The move to include the credit in the "net economic loss development" accounting calculation is due largely to the ratings agencies' view of the credit, Frederico said during Friday's earnings call.

"We don't see this as a loss situation, but obviously we have to compare ourselves to what the rating agencies think ... how the regulators view it," Frederico said.

Assured's economic loss development totaled $44 million in the first quarter of 2026, which the company attributed largely to the Puerto Rico Electric Power Authority and Brightline.

It's the first time Assured has highlighted Brightline's position in the accounting measure, and comes after Assured downgraded its internal rating on the credit to below-investment grade during the third quarter last year.

The insurer wraps $1.13 billion, or 51%, of Brightline's senior so-called Opco bonds, which total $2.219 billion.

Brightline, the nation's only privately operated intercity express train service, last week issued a "going-concern" warning as it continues to fall short of revenue projections to finance its extensive debt load. Bondholders and the Fortress-backed company have hired lawyers and advisors amid reports of a potential restructuring or bankruptcy. As it searches for fresh equity or debt, the company dipped into reserves to make its January payment on the senior bonds, deferred interest payments on subordinate bonds and repeatedly delayed payments on yet another bond issue.

Assured's 51% ownership gives the insurer a controlling vote for remedies if bondholders need to direct the bond trustee to take action.

"There's a lot of activity on Brightline, as you can appreciate, and a lot of words in the marketplace in terms of the operations of the organization," Frederico said in response to an analyst's question about whether the insurer has been approached about forbearance or restructuring. Frederico did not directly respond to the question, instead highlighting the firm's position in the train's capital stack.

"However, if you look at our structure in terms of capital, the capital stack is roughly $7 billion. We're half of the top $2.4 billion. You say to yourself, is the company worth at least $2.4 billion? The answer resoundingly comes back absolutely," he said.

Net economic loss development or benefit represents the change in net expected loss to be paid or recovered "attributable to the effects of changes in the economic performance of insured transactions, changes in assumptions based on observed market trends, changes in discount rates, accretion of discount and the economic effects of loss mitigation efforts," the company said in its report.

Accounting models require the company to "consider all possible scenarios," Frederico said Friday.

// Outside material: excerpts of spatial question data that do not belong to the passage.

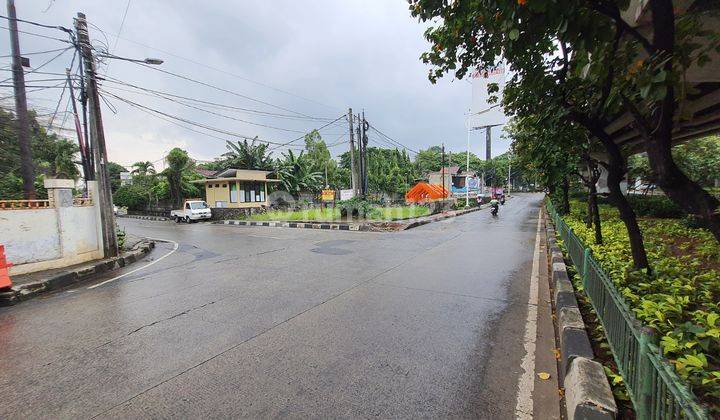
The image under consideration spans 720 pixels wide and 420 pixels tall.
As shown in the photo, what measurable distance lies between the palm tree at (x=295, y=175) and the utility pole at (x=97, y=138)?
2090 cm

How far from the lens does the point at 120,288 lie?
21.7ft

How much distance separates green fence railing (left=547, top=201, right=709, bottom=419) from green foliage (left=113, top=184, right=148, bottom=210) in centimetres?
4347

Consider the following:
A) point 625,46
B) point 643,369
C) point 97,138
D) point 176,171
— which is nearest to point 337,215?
point 97,138

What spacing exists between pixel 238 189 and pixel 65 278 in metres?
20.4

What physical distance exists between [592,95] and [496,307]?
336 cm

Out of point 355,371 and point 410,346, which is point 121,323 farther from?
point 410,346

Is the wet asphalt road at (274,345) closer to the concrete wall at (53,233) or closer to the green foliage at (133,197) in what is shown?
the concrete wall at (53,233)

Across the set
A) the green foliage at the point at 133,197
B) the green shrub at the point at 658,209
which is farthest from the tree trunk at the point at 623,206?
the green foliage at the point at 133,197

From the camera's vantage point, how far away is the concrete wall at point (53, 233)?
23.8 ft

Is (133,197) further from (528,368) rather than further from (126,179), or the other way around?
(528,368)

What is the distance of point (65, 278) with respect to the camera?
732cm

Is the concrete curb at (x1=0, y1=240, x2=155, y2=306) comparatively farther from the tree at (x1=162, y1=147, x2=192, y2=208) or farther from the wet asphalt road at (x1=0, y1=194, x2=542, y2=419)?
the tree at (x1=162, y1=147, x2=192, y2=208)

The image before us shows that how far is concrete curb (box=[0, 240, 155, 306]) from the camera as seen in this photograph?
19.6ft

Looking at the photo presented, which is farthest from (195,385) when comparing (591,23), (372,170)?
(372,170)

"At the end of the day, we believe in the structure," he said. "We believe in our credit underwriting. We stand back on our historical results. Time is on our side," he said. He noted that the Brightline insured bonds are structured as interest-only through 2042, totaling about $58 million annually.

"As I said, I don't mind owning a railroad for $2.4 billion," he said.

Later, in response to a question about capital management, Frederico said the company needs to make sure it has sufficient capital to "protect ourselves from some myopic views of loss activity, such as Brightline in terms of what the capital charges are coming out of the rating agencies for that."

The project has about $5.5 billion of tax-exempt, taxable, unrated and junk-rated bonds. That includes the Opco bonds that have endured a bruising series of downgrades in the last year. The senior bonds currently have underlying ratings of CCC/negative by Fitch Ratings, CCC-plus/negative by KBRA, and are no longer rated by S&P Global Ratings after the agency in March downgraded the bonds to CCC-minus/negative.

The long-term rating on the insured Opco bonds are AA/stable from S&P and AA-plus/stable from KBRA based on Assured's wrap.

More than $2.5 million of the Assured senior bonds with a 5.25% coupon due in 2053 traded Monday at 99/5.45%, according to Electronic Municipal Market Access website.

More than $12.6 million of the uninsured senior bonds with a 5.25% coupon due in 2047 last traded on April 29 for 70.5/8.275%, according to EMMA.

Brightline Florida, like Brightline West on the West Coast, is owned by Fortress Investment Group.